What is a genius, what is an example? And does a genius serve a purpose in your life?
(03-04-2013, 02:53 AM)rowens Wrote: [ -> ]The soul is given and it's not. You have to work to have a soul. For that you need spirit. I can't feel superior to the world, because the world is what I have, and it's not a question of being superior to it. I love the world, but the world isn't something that loves. People can love. But what's a person? And who is a person? You can be influenced by so many forces. You can be influenced and brought under spells in many ways. The world doesn't need anything from us; but most of the people in this world do. At least to continue survival. Survival in the crude sense, and survival in spiritual senses.

You can't have being without becoming. The structures you talk about are fragile and there are only mutual points of energy that have effects on what people share in life. And life can be an adventure through these things.

Not everyone wants a soul. The idea that they are a biological organism is enough for some. The idea of a soul, or any state of being that is consistent in a metaphysical sense is repellent to some. Now what happens when you take their brain out of their head and chop it up?

My points of view aren't beliefs. They're offensive movements. I'm not defending them against others' beliefs as much as I'm imposing them on the world. And in many cases, they are already in the world regardless of me. I'm only voicing them in my biased sense of language.

What is a genius useful for? Why have the idea?

If I was satisfied with chasing my own tail I'd never leave the house.

What is a genius, what is an example? And does a genius serve a purpose in your life?

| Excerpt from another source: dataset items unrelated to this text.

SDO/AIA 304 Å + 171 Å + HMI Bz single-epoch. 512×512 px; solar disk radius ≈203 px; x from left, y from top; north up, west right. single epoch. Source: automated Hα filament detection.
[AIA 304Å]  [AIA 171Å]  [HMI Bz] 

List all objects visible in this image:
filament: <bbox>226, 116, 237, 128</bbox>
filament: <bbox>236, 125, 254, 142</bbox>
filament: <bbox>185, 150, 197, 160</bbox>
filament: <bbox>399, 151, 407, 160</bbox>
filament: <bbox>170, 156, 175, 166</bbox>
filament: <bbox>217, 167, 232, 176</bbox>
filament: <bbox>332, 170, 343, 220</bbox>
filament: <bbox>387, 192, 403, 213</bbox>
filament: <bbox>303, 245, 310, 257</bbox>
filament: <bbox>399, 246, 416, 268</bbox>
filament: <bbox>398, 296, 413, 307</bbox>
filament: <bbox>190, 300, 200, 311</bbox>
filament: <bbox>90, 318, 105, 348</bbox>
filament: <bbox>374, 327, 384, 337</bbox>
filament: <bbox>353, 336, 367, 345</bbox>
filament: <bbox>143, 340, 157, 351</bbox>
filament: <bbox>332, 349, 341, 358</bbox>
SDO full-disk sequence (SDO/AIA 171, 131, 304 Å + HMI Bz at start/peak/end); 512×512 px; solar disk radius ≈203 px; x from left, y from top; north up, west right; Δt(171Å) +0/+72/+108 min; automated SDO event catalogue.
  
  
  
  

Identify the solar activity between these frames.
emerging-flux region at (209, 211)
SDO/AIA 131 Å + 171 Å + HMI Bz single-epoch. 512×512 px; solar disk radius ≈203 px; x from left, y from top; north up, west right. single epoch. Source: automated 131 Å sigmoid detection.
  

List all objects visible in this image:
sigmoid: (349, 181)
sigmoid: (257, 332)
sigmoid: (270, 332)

I said you are chasing your own tail because you have said you are chasing your soul. I believe there is no soul to chase because it is our essence. Chasing makes it sound separate from our self. You are not wrong because this is your perception of reality,
I am not going to argue against your beliefs. I am not here to break down my perception of reality into words until we come to an understanding and agree because there is no understanding in this way. We live in different worlds Rowens, and my perception is of the nature to change.
If I have offended you in any way I am sorry, I have no place analyzing your mind or your life. We can be whatever we want online. I only know of you what you have decided to show.

What I am suggesting,

what if you risked it all. All of these ideas you identify your self with - what if you let them go not because they are wrong but because there are other ways of existing. That is all I am suggesting. We have the potential to completely rewire our minds - our culture, our language and our past shape who we are and what we think but it does not have to. How many of our ideas are implanted or suggested? How do we recover our sovereignty? I am not asking you to answer this, I am asking you to ask your self this

rowens

I'm not complaining about anything you say. Things are far more complicated than anything you say so far, or I have said so far about my ideas. I've had to rewire my brain several times. To survive.

I like to go on adventures. I like to be out of where I am now. But I got in trouble, so I've been stuck here, at my sister's house, since last year.

I like you. I like to tell you what I think, and to challenge you. I like you to tell me what you think and challenge me.

I'm not offended by you, I like you. I'm not trying to offend you, but to tell you a little of what I write and think about.

And I could explain myself, I mean elaborate. But I have to wait until I'm in a better mood. Nobody put me in a worse mood. But things have. So I have to wait till I can think better than I can at the moment. Then I can say something more.

Now I have to go with my friend and help get him out of trouble. So come back soon. And I'll come back on tomorrow, and say more. For now, I have to go on an adventure.

I'm not attacking you. And you're not attacking me. So don't worry, I don't think that. But I have more to say...

rowens

There were plenty other ways of existing. None of them worked. So I had to gather the elements that did work, and make my own use of them based on my own paths.

I follow where my soul leads, but a soul has to be consummated. Chasing your soul and making your soul is the same thing. It has to be created all the time. A continuous work.